SELECTED EXCERPT:

Under the mathematical hood at Custora we often have to work with *sparse* vectors and matrices, which are very large but whose elements are mostly zero.

A simple example of this type of data structure that occurs in many statistical applications is a *model matrix*, a matrix whose rows correspond to observations, whose columns correspond to categorical membership, and whose elements indicate each observation's membership in each category.

Customer |
From US |
From Europe |
From Asia |
... |

Chester McNebbins | 1 | 0 | 0 | ... |

Vesper Lynd | 0 | 1 | 0 | ... |

Walter Walterson | 0 | 0 | 0 | ... |

Storing these data structures with a naive matrix architecture, one allocated variable per element, can be very wasteful. In R, which we use to do our statistical work, there is a package called `Matrix`

that is designed to handle these structures more efficiently. Let's do some quick comparisons (all numbers that follow have been computed on a 3.4GHz iMac with 32 GB of RAM):

`> standard <- matrix(0, nrow=1e6, ncol=100)`

> object.size(standard)

800000200 bytes

> csparse <- Matrix(0, nrow=1e6, ncol=100)

> object.size(csparse)

TASKS TO PERFORM:
(a) List every customer name that appears in the example table in the passage on sparse matrices above.
(b) Extend the passage on sparse matrices above, starting right after its last R command.

MATERIAL PROVIDED:
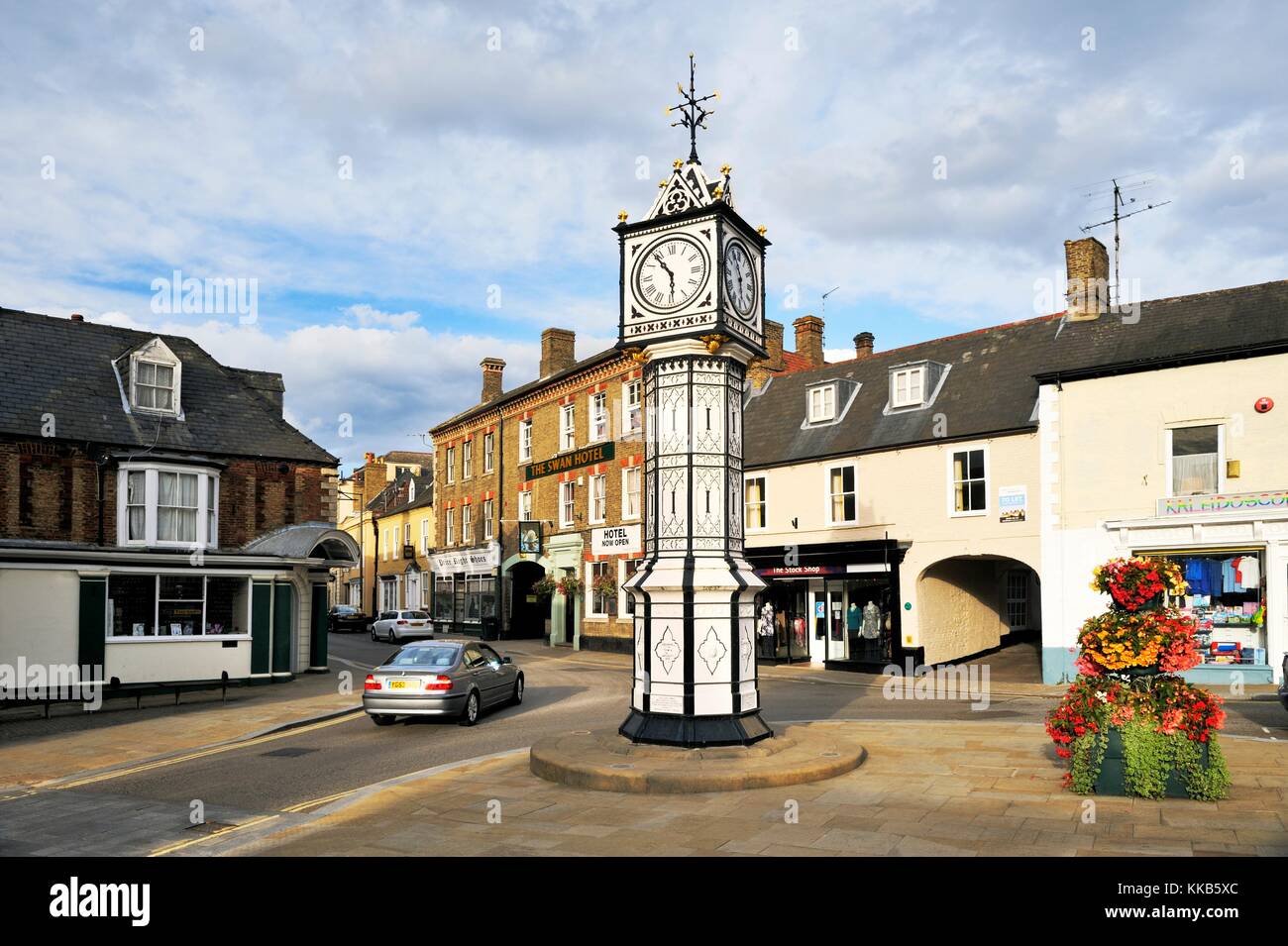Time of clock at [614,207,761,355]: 5:54
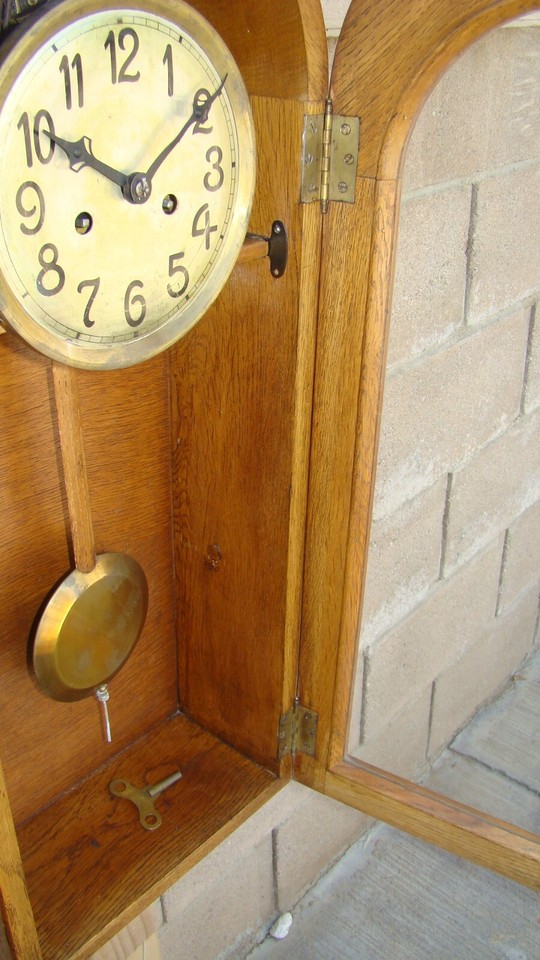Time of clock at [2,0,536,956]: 10:09
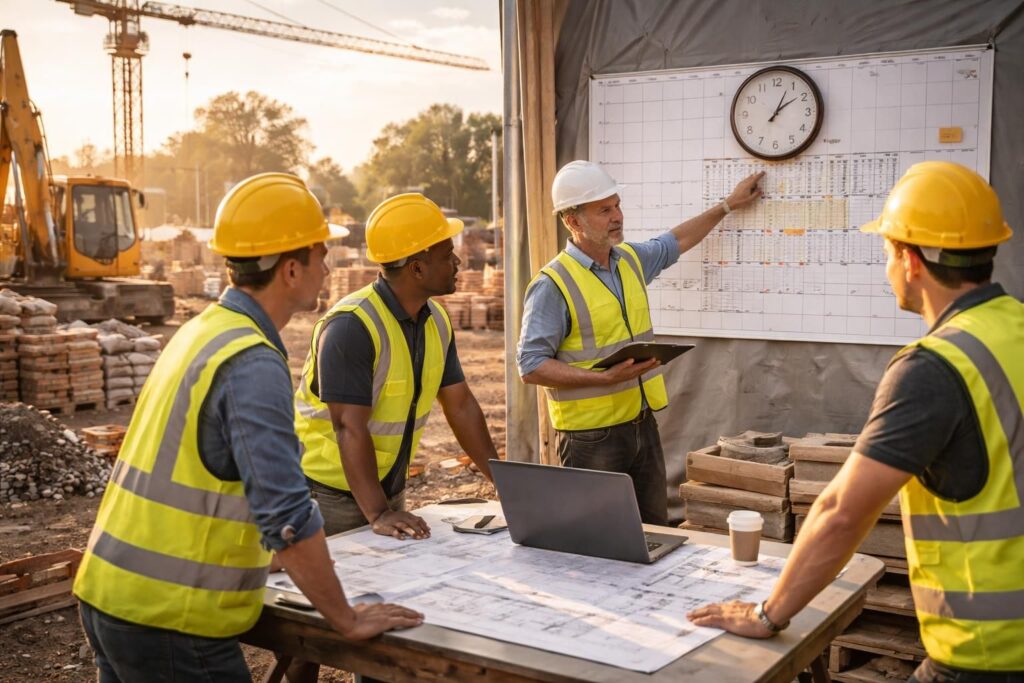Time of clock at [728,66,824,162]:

THE RESPONSES:
(a) Chester McNebbins, Vesper Lynd, Walter Walterson

(b)
1824 bytes

R in fact cannot handle ordinary matrices with more than 2^{31} - 1 elements; try increasing `nrow`

to 1e8 to see this. (The 2^{31} - 1 upper limit is the max value of a signed 32-bit integer, and is accessible in R via `.Machine$integer.max`

.) Aside from concerns about memory efficiency, this limit is restrictive for our purposes: if you're dealing with 3 million users and you want to store 1000 variables per user in your matrix, you're already out of luck.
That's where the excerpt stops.